# Goal
Write out exactly the lines running from the line that includes "How much space" to the end of the data, both ends included, and nothing besides.

*** Raw data

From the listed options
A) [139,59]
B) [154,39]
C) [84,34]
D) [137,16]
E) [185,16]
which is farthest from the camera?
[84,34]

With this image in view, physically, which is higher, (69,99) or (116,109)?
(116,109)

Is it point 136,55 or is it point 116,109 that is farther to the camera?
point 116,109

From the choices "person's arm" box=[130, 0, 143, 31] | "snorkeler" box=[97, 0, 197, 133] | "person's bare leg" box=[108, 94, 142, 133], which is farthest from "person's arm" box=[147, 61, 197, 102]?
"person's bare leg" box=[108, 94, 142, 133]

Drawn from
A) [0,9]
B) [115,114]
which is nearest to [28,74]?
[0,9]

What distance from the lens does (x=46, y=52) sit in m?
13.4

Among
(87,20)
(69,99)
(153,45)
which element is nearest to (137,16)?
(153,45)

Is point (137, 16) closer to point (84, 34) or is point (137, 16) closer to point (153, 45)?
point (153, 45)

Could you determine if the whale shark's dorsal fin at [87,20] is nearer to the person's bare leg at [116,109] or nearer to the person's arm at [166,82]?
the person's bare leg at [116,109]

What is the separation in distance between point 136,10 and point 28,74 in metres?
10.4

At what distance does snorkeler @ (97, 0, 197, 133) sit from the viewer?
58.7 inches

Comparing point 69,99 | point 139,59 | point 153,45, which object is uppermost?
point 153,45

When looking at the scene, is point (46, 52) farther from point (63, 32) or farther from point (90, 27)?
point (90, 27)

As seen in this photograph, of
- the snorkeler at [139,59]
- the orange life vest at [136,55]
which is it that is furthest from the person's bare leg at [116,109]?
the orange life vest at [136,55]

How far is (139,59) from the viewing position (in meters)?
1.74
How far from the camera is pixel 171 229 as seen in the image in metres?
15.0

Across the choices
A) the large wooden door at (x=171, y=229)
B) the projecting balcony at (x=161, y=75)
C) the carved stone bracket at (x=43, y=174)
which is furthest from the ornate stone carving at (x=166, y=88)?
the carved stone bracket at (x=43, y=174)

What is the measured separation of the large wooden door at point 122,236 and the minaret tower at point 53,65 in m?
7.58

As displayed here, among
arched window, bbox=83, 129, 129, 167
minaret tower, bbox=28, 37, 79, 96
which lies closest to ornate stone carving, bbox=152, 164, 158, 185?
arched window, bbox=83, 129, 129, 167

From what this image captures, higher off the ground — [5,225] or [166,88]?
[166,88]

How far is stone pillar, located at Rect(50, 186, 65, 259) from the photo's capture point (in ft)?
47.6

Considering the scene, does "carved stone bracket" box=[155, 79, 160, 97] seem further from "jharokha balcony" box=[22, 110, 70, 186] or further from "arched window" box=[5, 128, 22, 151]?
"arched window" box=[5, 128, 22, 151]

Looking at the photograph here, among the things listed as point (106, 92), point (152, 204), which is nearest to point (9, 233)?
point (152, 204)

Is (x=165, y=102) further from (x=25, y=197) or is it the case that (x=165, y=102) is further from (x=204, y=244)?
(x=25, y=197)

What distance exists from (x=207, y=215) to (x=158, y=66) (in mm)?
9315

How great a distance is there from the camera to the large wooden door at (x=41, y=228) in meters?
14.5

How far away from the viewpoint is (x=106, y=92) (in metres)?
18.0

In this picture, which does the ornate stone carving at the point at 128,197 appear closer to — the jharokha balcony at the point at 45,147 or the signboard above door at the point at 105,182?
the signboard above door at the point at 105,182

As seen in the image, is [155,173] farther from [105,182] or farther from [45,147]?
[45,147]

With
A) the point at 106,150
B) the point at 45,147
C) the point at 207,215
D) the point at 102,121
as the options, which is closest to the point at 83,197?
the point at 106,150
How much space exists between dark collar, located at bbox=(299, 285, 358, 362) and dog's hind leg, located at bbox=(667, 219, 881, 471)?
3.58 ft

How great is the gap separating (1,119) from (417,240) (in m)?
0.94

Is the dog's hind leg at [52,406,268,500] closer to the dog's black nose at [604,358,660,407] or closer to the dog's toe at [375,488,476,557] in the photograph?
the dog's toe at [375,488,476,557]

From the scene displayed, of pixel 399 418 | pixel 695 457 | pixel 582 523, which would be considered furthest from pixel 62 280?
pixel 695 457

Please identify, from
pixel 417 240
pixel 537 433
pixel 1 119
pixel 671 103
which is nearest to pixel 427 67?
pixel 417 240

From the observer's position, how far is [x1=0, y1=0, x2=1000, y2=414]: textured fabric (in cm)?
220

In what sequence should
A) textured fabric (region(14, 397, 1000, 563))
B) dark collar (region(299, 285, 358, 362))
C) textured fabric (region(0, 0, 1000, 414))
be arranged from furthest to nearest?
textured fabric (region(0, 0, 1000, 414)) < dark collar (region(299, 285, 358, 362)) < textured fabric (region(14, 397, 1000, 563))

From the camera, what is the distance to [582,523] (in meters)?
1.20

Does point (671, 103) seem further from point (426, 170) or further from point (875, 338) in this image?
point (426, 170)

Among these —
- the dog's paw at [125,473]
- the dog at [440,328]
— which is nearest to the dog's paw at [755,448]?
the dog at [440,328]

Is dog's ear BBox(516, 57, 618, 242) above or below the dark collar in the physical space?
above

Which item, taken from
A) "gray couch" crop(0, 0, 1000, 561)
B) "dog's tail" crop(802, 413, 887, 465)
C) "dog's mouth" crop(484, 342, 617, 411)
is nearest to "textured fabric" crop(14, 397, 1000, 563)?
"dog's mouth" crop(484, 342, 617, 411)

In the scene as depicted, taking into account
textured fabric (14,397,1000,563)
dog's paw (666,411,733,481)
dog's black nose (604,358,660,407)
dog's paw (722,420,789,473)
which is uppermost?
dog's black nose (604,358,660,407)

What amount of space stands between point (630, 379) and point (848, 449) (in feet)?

******

# Solution to this exercise
How much space exists between dark collar, located at bbox=(299, 285, 358, 362) and dog's hind leg, located at bbox=(667, 219, 881, 471)?
3.58 ft

How great is the gap separating (1,119) from (417,240) (in m)?
0.94

Is the dog's hind leg at [52,406,268,500] closer to the dog's black nose at [604,358,660,407] or closer to the dog's toe at [375,488,476,557] in the photograph?
the dog's toe at [375,488,476,557]

From the scene displayed, of pixel 399 418 | pixel 695 457 | pixel 582 523, which would be considered furthest from pixel 62 280?
pixel 695 457

Please identify, from
pixel 417 240
pixel 537 433
pixel 1 119
pixel 671 103
which is nearest to pixel 427 67?
pixel 417 240

From the observer's position, how far is [x1=0, y1=0, x2=1000, y2=414]: textured fabric (in cm)?
220

In what sequence should
A) textured fabric (region(14, 397, 1000, 563))
B) dark collar (region(299, 285, 358, 362))
C) textured fabric (region(0, 0, 1000, 414))
be arranged from furthest to nearest?
textured fabric (region(0, 0, 1000, 414)) < dark collar (region(299, 285, 358, 362)) < textured fabric (region(14, 397, 1000, 563))

From the camera, what is the distance to [582,523] (in meters)?
1.20

Does point (671, 103) seem further from point (426, 170) or further from point (875, 338) in this image?
point (426, 170)

Among these —
- the dog's paw at [125,473]
- the dog at [440,328]
— which is nearest to the dog's paw at [755,448]?
the dog at [440,328]

Is dog's ear BBox(516, 57, 618, 242) above or below the dark collar in the physical space?
above

Which item, taken from
A) "gray couch" crop(0, 0, 1000, 561)
B) "dog's tail" crop(802, 413, 887, 465)
C) "dog's mouth" crop(484, 342, 617, 411)
is nearest to "textured fabric" crop(14, 397, 1000, 563)?
"dog's mouth" crop(484, 342, 617, 411)

In the scene as depicted, taking into account
textured fabric (14,397,1000,563)
dog's paw (666,411,733,481)
dog's black nose (604,358,660,407)
dog's paw (722,420,789,473)
which is uppermost?
dog's black nose (604,358,660,407)

What amount of space stands between point (630, 379) and point (848, 449) (in feet)?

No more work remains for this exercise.